炭酸アンチヒーロー
……でも。



「俺にだって人並みにあるよ、物欲は」

「へぇ~? それは失礼しました」



いたって平然と話す俺に対し、金子が興味深げに眉を上げた。

“物”欲って言い方は少し引っかかるけど、……まあ、欲しいものには違いない。

俺は首の後ろに片手をまわして、いかにも演技よろしくため息をついた。



「でもその欲しいもの、今は他の奴が独占してるからさ。どうやって手に入れようか考え中」

「……頼むから犯罪になるようなことだけはすんなよ」

「しねーよ。……たぶん」



最後にわざと小声で付け足したら、金子の顔がおもしろいくらい青くなった。

あえて、冗談だとは言わないでおく。

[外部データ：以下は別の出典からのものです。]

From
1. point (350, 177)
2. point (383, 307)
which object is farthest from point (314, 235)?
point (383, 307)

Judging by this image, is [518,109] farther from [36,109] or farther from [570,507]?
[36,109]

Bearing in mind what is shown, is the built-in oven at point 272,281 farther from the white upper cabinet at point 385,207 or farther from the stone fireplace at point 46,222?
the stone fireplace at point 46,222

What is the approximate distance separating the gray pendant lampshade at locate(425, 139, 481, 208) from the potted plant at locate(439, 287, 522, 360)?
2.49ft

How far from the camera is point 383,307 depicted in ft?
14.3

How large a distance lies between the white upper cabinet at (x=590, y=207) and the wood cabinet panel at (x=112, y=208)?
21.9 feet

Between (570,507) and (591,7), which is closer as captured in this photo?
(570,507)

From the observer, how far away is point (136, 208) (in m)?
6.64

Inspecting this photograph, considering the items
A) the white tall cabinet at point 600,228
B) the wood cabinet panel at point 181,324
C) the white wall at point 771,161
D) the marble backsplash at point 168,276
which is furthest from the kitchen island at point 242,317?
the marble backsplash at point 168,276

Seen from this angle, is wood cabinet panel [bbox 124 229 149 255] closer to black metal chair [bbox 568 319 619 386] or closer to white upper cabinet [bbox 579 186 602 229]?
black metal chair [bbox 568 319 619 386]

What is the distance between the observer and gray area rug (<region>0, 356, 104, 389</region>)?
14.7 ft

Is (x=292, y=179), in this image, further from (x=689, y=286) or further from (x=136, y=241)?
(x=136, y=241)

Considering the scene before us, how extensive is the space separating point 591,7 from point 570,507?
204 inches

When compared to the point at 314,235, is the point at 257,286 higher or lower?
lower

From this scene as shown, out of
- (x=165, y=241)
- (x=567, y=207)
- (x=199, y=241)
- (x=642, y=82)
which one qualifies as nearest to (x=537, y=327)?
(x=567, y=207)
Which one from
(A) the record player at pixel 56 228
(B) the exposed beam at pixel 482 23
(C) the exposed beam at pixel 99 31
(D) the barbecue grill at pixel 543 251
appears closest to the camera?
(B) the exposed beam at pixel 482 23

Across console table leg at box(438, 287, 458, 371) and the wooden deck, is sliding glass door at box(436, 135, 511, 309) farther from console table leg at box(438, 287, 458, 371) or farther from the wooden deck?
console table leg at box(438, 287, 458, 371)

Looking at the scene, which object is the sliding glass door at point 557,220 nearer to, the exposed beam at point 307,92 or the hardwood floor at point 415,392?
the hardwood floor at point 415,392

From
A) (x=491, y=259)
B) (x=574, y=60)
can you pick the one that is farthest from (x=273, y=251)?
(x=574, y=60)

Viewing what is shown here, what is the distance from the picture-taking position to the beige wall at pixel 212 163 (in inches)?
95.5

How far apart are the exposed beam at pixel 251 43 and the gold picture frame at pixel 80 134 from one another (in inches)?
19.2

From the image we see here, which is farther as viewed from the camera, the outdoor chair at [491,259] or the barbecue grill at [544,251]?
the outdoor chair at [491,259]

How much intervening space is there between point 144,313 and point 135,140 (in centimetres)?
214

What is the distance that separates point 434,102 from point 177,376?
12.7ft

特に実害ないし。
そのまま俺が歩き出すと、気配で、金子もあとを追ってくるのがわかった。

後ろから、大きなため息が聞こえる。



「ほんと、辻の冗談はシャレになんねぇ……」

「冗談ってわかってんならいーだろ」

「そういうことじゃなくて──」



顔も見ずに放った俺のセリフに、金子は反論しようとしたらしい。けれどもその声が、徐々にフェードアウトしていく。

何事かと振り返れば、金子の視線の先──7組の教室の前に立っていた人物の存在に気づいて、ああ、と声には出さず納得した。

ああ、そう。アレを見つけたから、俺のことなんてどうでもよくなったわけか。